The exponential growth of edge sensory nodes, driven by the Internet of Things and Big Data, leads to a vast amount of data generated at the edge every second, incurring large energy and time overhead to transmit the sensory data to the cloud for central processing. On the other hand, the human brain and the associated peripheral nervous system outperform most modern-day electronic processors and sensors in their computational and data transmission capability, and power efficiency, thanks to the capability to process and store analog signals right at where they are generated. The quest to match this cognitive proficiency at ultralow power is the driving force for the field of neuromorphic computing and sensing.
This Research Topic aims to provide a comprehensive overview of emerging materials, devices, circuits and algorithms that enable in-memory computing and neuro-inspired event-based sensing protocols, including but not limited to memristive materials, devices, circuit topologies and neural network prototypes. We also foresee emerging opportunities fusing neuro-inspired sensing technologies, wearable and flexible/stretchable electronics, and novel neuromorphic platforms, and seek an interdisciplinary perspective that integrates materials science, electronic engineering, computer science, and neuroscience.
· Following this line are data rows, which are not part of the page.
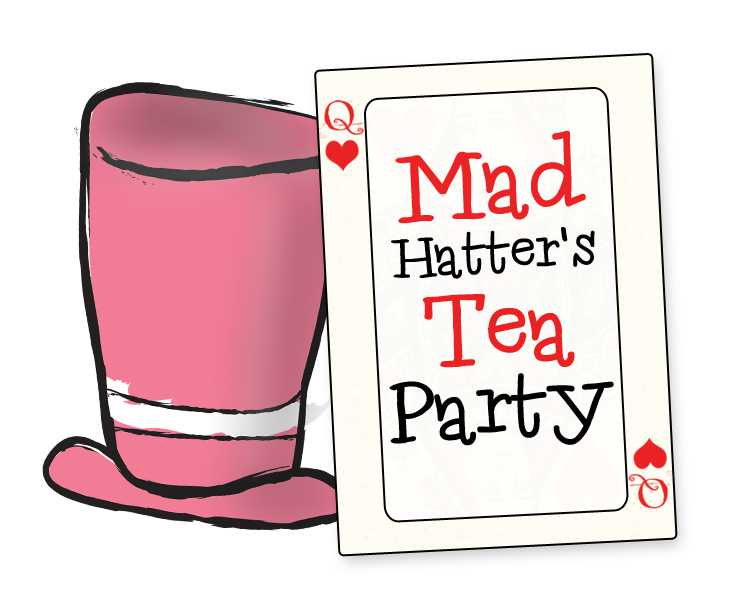 Mad Hatter High Tea Trivia Event
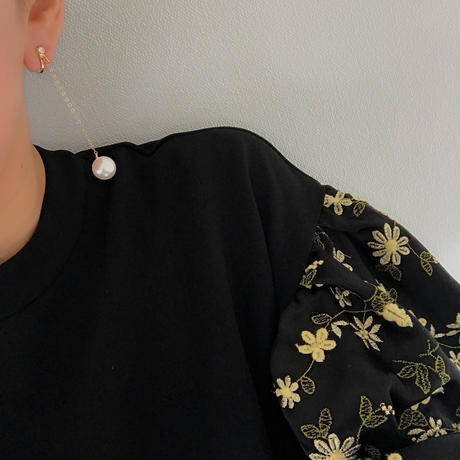 Imitation  pearl  pierce  earring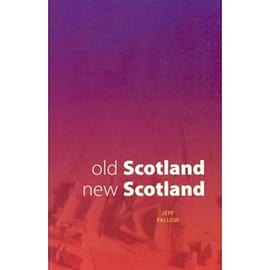 Old Scotland, New Scotland (Luath Guides) (Paperback) Books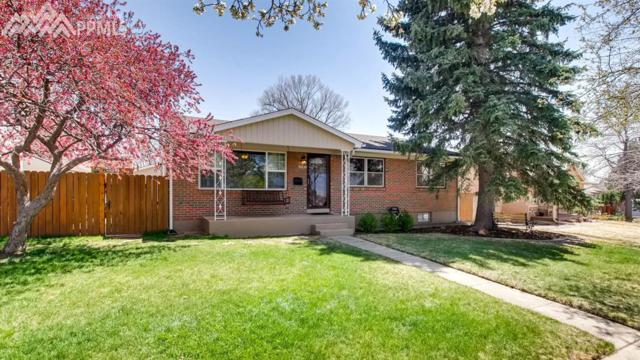 1809 Northview Drive, Colorado Springs, CO 80909 (#8844984) :: Fisk Team, RE/MAX Properties, Inc.
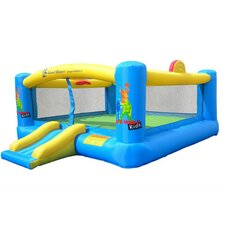 Hoops-N-Hops Bounce House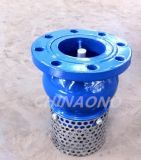 Stainless Steel Screen Foot Valve Check Valve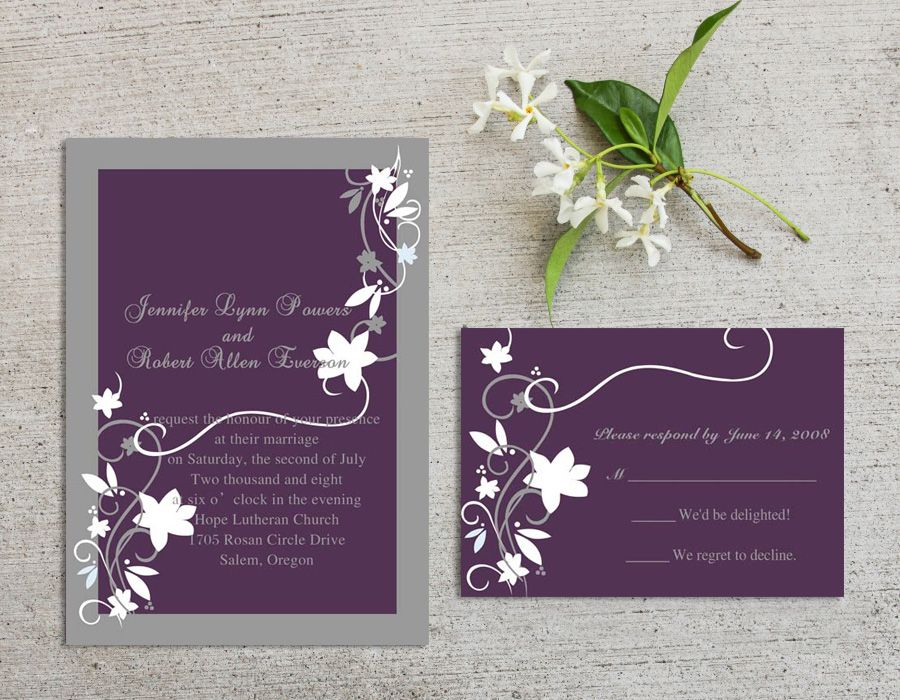 Cheap Rustic Floral Plum Wedding Invitations Ewi001 Plum Wedding Invitations Grey Wedding Invitations Floral Wedding Invitations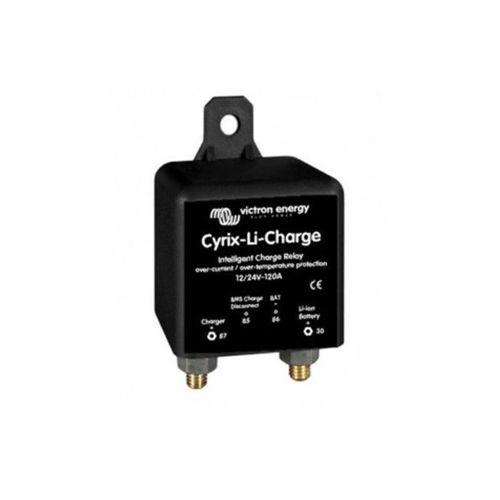 Victron Cyrix Li-Charge 12/24 V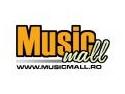 Lansarea serviciului on-line MusicMall.ro. Primul site din Romania de descarcare legala a muzicii in format MP3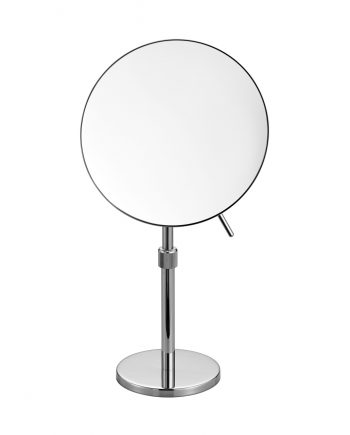 Aqua Rondo by KubeBath Magnifying Mirror W/ Adjustable Height - Chrome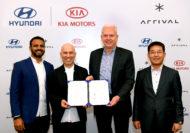 Autoperiskop.cz  – Výjimečný pohled na auta - Kia a Hyundai učinily strategickou investici do firmy Arrival za účelem společného vývoje elektrických užitkových vozů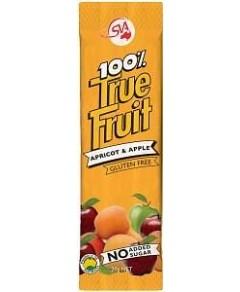 Sun Valley  Apricot + Apple Fruit Strips 30x 20gm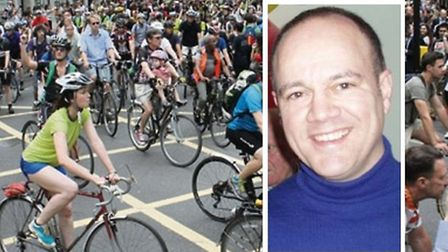 Cyclist Alan Neve from Poplar (inset) and protest at Holborn after he was killed [Images: Evo Lucas]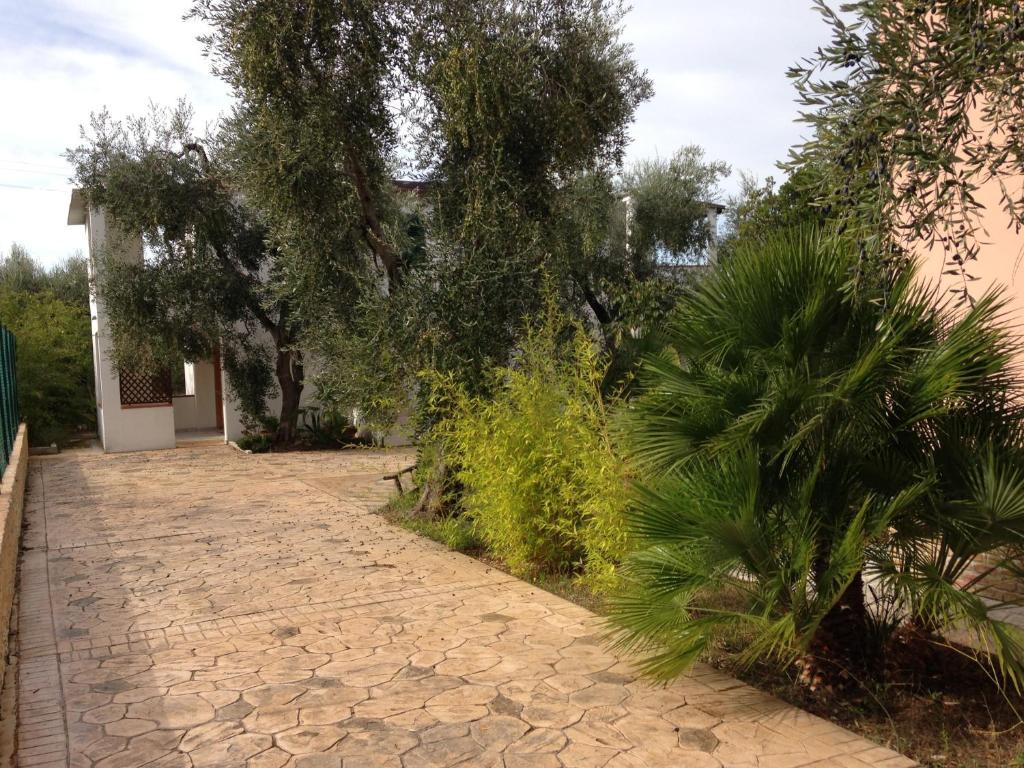 Green Garden Eco Holiday Vieste Reserva Tu Hotel Con Viamichelin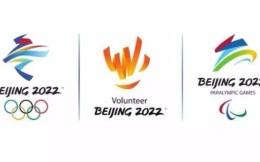 2022冬奥会志愿者招募开启 报名官方网址入口及申请条件详解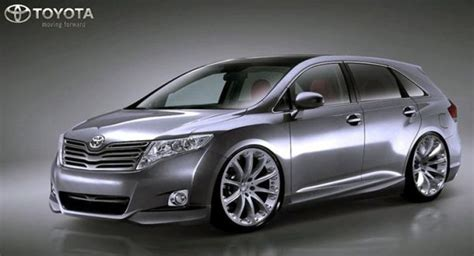 toyota venza interior review pictures price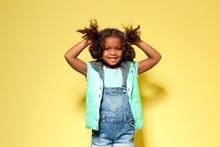Cute Little African American G...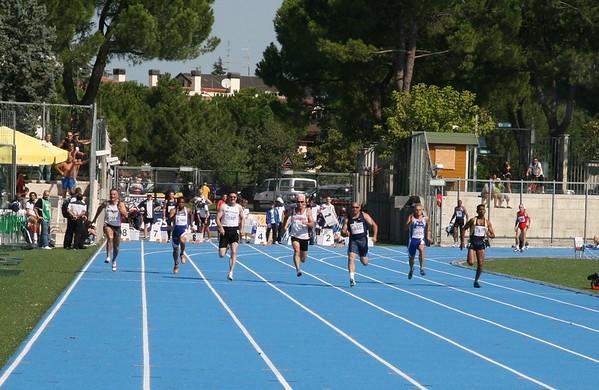 Riccione - 100m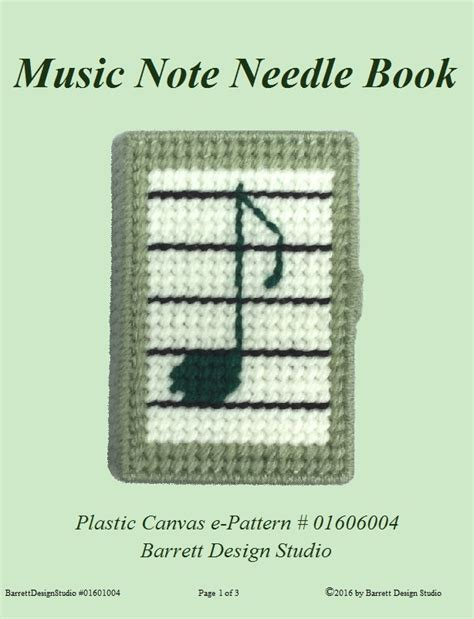 felt pattern book download music note needle book minder plastic canvas e pattern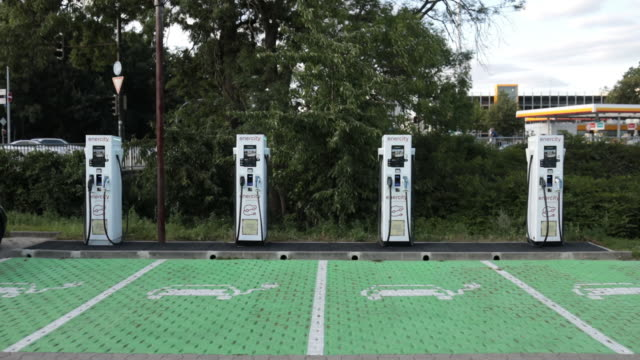 enercity car charging station in hanover, lower saxony, germany, on thursday, july 23, 2020. - alternative fuel vehicle stock videos & royalty-free footage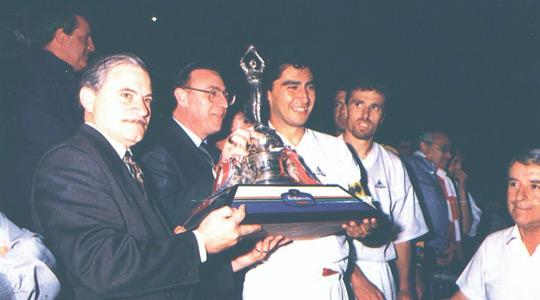 Kris Laferla with the Rothmans FA Trophy won by Valletta FC in 1995.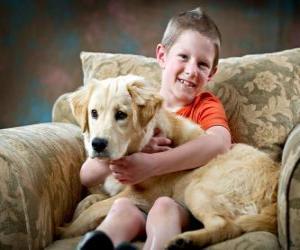 Rompicapo di Bambino con il suo cane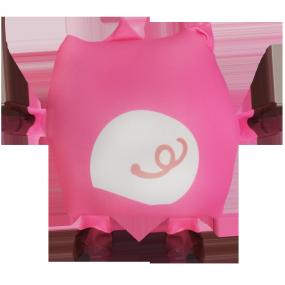 Игрушка Свинка Пыша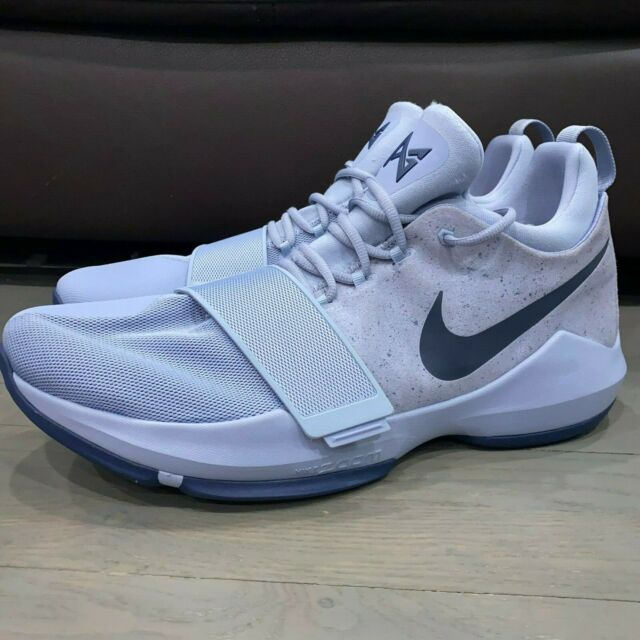 p george nike shoes Kevin Durant shoes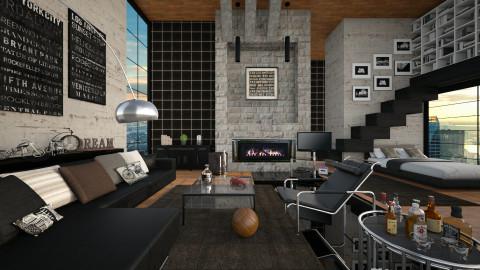 men room - Eclectic - Bedroom  - by IvanCheripko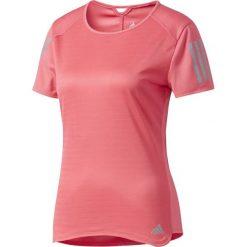 Adidas Koszulka RS SS Tee różowa r. L. Czerwone topy sportowe damskie Adidas, l. Za 117,87 zł.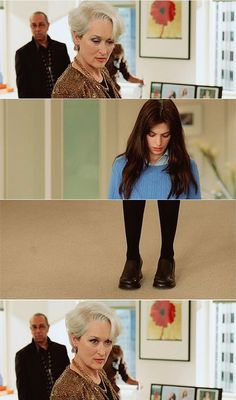 Miranda gives one of her disapproving stares at Andie's mode of dress in 'The Devil Wears Prada'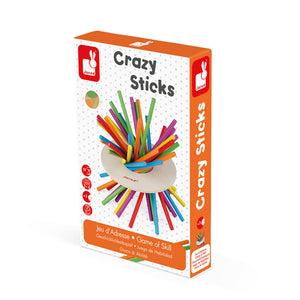 Janod Crazy Sticks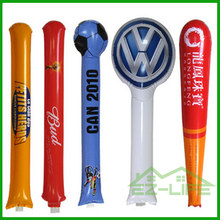 promotional portable custom PE boom sticks noisemakers cheering stick for adversting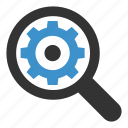 magnifier, magnifying, marketing, search, seo, setting, settings icon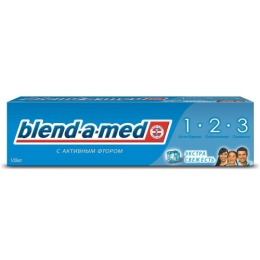 "Blend-a-med зубная паста ""3-Эффект Экстра свежесть"", 100 мл"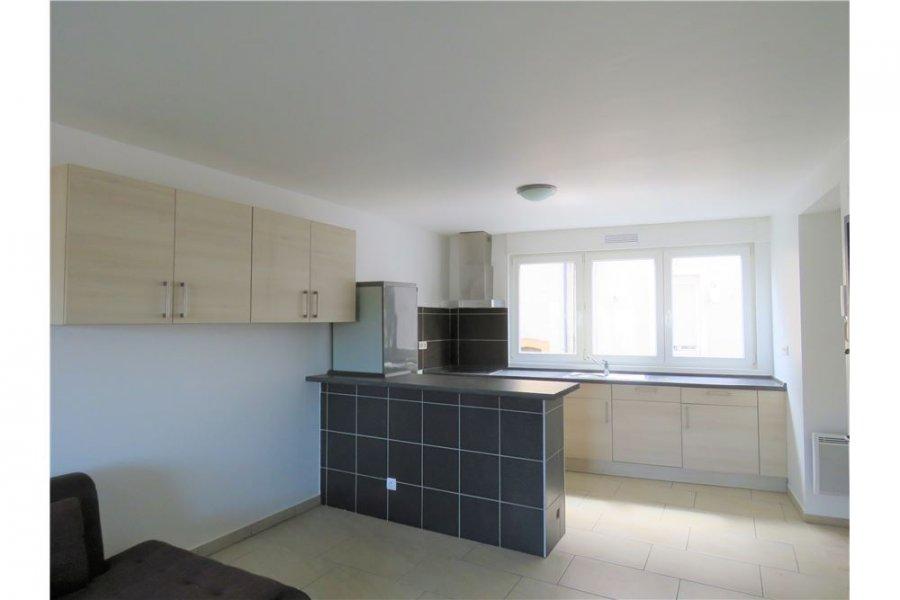 acheter appartement 4 pièces 70 m² villerupt photo 3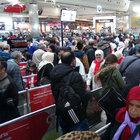Atatürk Havalimanı'nda sömestr yoğunluğu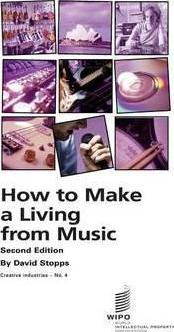 How to Make a Living from Music -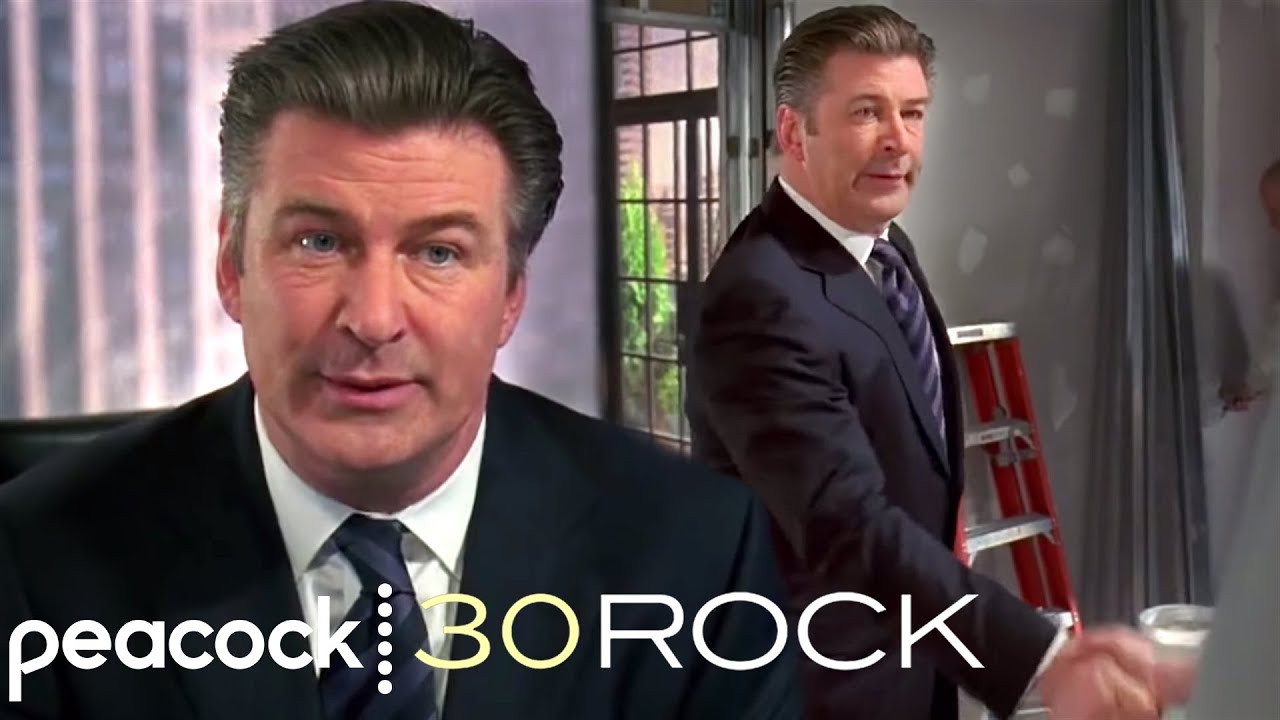 Download Jack Donaghy Glorious Entrance (First Scene) - 30 Rock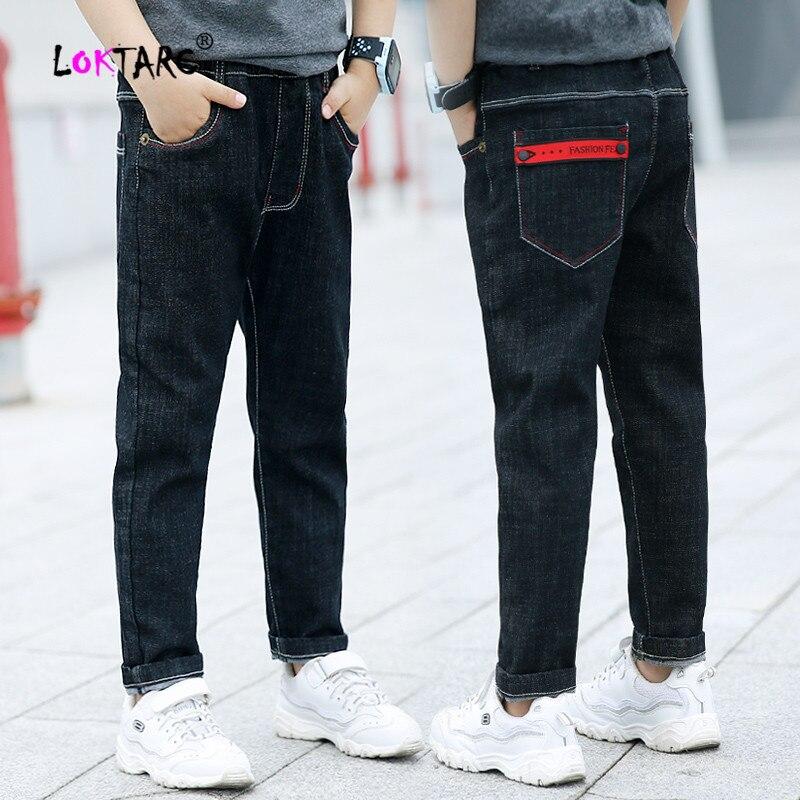 LOKTARC Boys' Jeans Cotton Elastic Waist Boy Casual Trousers Children'S Denim Pants Autumn Spring Jeans for Kids Cowboy Pants(China)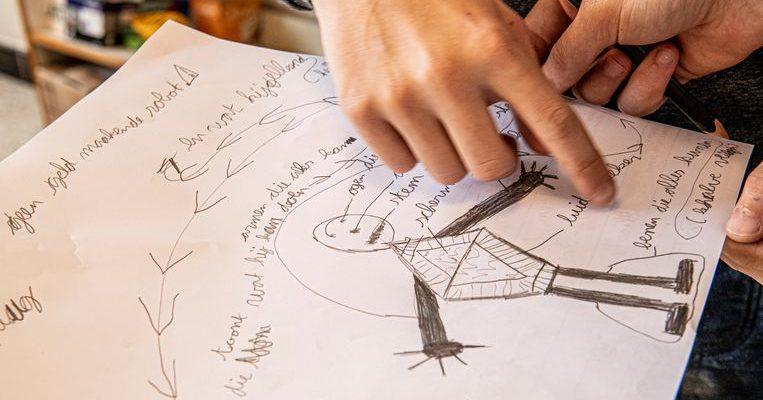 Creativiteits sessie in lager onderwijs door hogeschoolstudenten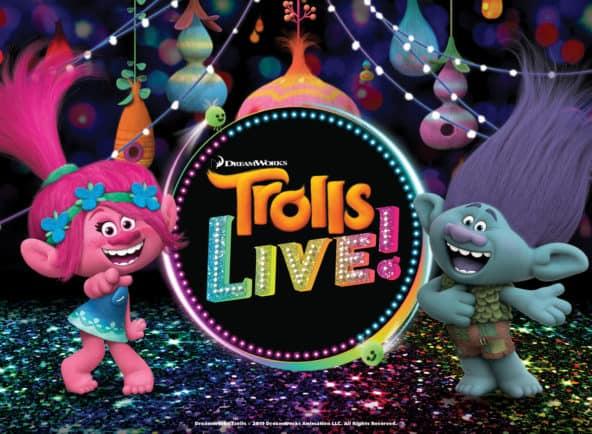 Trolls Live! at Verizon Theatre at Grand Prairie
The selected articles will present a state-of-the-art overview of the progress in this topic area.
We invite the submission of Original Research, Review, Mini Review, Perspective articles on themes including, but not limited to:
• Rational design or selection of materials and devices that portray computing-in-memory and/or sensing-in-memory capabilities
• Understanding in-memory computing/sensing devices, including both experimental investigation and theoretical formulation
• Novel circuit and system designs for computing-in-memory and/or sensing-in-memory
• Algorithms and applications enabled by computing-in-memory and/or sensing-in-memory systems.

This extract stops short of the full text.